• _Extract to read_
Jesus Without Borders: Complacent or Counter-Culture Faith

Editor’s Note: What does Christianity look like? Chad Gibbs set out to travel the world and along the way he witnessed how Christians across the globe practiced their faith. In doing so, he uncovered his hidden biases and discovered a clearer picture of and a deeper love of Christ and His People.

We spent the afternoon in the Old City, smelling saltwater in the Mediterranean breeze and strolling down La Rambla, a street whose name literally means “the Boulevard” and figuratively means “the Tourist Trap.” We wanted tapas and perused the sidewalk cafes, comparing the chalk menus until we settled on a place that was serving two tapas and a pasta dish for €5. We sat down, pointed at two tapas each on the picture menu, and both ordered seafood paella for the main course.

The tapas were okay, but the paella, topped with shrimp and mussels straight from the Mediterranean, was so tasty I still dream about it. I was tempted to call it the greatest cheap lunch I’d ever had, but the chalk menu failed to mention we’d be paying an additional €7 for a few lukewarm milliliters of Coca-Cola. Stupid metric system.

After lunch we wandered aimlessly through the Old City, stopping to visit Barcelona Cathedral, an enormous five-hundred-year-old Gothic church. Then we toured the Picasso Museum, to enjoy the works of an artist who occasionally depicts noses with triangles. Then we went to a Bible study. I know, kind of random.

Even though we were visiting Spain only for a soccer match, in the weeks before the trip, I couldn’t resist searching for Christian organizations in Barcelona to see if something was going on that Jordan and I could attend. The first church I found is called the International Church of Barcelona, and their primary goal is reaching out to the English-speaking community of Barcelona, and I thought, Hey, I speak English, so I sent them an email. Turned out there was a young adults’ Bible study the last night we were in town, and the leaders, John and Brandi, said they’d love to have us.

Records from a spatial question set:
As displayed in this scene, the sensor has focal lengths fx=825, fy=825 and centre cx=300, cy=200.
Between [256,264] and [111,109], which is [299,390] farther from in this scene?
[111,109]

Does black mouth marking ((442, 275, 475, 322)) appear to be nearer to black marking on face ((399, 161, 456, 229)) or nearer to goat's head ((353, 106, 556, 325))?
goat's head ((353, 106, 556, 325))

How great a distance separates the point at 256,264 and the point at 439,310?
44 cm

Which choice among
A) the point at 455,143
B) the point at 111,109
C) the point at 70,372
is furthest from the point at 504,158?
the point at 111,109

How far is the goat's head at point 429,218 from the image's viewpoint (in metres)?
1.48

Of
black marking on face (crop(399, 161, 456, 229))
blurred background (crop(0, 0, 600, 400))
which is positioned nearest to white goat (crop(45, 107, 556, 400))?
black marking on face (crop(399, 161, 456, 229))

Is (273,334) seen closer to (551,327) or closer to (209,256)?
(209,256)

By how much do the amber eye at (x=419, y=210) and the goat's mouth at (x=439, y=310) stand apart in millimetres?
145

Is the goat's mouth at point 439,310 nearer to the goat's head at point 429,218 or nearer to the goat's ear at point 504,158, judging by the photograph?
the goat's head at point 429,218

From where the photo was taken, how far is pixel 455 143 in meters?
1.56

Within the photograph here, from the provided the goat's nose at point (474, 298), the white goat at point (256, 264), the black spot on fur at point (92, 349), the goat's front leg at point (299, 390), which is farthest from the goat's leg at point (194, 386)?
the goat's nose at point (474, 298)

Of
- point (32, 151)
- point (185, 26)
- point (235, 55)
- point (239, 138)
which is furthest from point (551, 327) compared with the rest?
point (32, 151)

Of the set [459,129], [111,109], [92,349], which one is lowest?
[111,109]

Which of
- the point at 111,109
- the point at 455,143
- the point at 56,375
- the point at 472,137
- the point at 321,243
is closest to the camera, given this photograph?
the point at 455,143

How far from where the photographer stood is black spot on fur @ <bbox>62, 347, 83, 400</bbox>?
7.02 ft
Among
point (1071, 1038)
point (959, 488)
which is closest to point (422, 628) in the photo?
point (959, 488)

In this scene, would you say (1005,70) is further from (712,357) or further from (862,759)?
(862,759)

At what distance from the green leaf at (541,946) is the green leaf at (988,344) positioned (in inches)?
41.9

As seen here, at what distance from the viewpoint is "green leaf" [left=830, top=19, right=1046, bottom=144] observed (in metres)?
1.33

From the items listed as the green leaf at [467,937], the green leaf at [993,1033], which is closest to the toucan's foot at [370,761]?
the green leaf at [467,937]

• _Goal A_
Quote the Barcelona travel excerpt from "Editor’s Note: What" up to and including "and His People.".
• _Goal B_
Write what comes next in the Barcelona travel excerpt, starting right after its last sentence.

• _Expected output A_
Editor’s Note: What does Christianity look like? Chad Gibbs set out to travel the world and along the way he witnessed how Christians across the globe practiced their faith. In doing so, he uncovered his hidden biases and discovered a clearer picture of and a deeper love of Christ and His People.

• _Expected output B_
The big white building on the hill looked a lot like someone’s house when we finally reached it, and I hated to knock, because it was unlikely the person who lived there spoke English, but I also hated to snoop around, because the police arresting us for trespassing were just as unlikely to speak English. Jordan knocked and no one answered, but in their defense, he didn’t knock hard. Then we walked down some stairs to the back of the house, where we surprised a man walking outside to make a phone call.

“Uh,” I eloquently began, “we’re looking for John and Brandi.”

“Brandi is inside,” he said and pointed toward the door he’d just exited.

We walked in and stood in the doorway. The study had obviously not begun, as people of all races and nationalities were standing around, drinking coffee, and conversing in various languages and accents, some of which I’m pretty sure are illegal in Alabama. We didn’t know what to do or who to talk to, but then a woman near the front of the room shouted our names and said, “Welcome! You guys come and get your name tags.”

It was Brandi, and she began taking us around the room to introduce us to members of the group. I told her I thought we were late, and she said, “Eight thirty really means nine here, at the earliest.”

Jordan and I grabbed some snacks and sat down, and soon we were talking to Kelsey Beckman, a young American from Kansas. “How’d you end up living in Barcelona?” I asked her.

“Have you heard of El Camino de Santiago?” she asked.

I had. In English it’s called the Way of St. James, and though there are numerous routes, the most famous is the five-hundred-mile trek across northern Spain, from Saint-Jean-Pied-de-Port on the French side of the Pyrenees Mountains, all the way to Santiago de Compostela, where the remains of St. James are supposedly buried. Pilgrims have been making this journey for centuries, and they still are today. Nearly two hundred thousand of them walked (or biked) the Way in 2011.

“You did that?” I asked, more jealous than anything else, because Tricia said I couldn’t do it without her, and that she didn’t want to do it. But if I were, let’s say, a twenty-one-year-old college student reading this, I’d start researching the Way of St. James for my graduation trip.

“It was, hands down, the greatest experience of my life,” Kelsey said.

“The whole point of my pilgrimage was to have thirty-plus days completely focused on God and His will for my life, without all the stressors and crap that get in the way of that focus daily.”

“Do you think that was why most pilgrims were there?”

“I met some people who were there for the same reasons, but I think more were just doing it for fun. I even met one guy from Australia who said he was afraid he’d meet all these intense Catholics and hardcore Bible thumpers on the Way. I found it kind of odd that people would participate in a centuries old religious tradition hoping not to encounter anything religious. But to each his own, I guess.”

“So you made the pilgrimage, fell in love with Spain, and decided to stay?”

“I met a guy too.”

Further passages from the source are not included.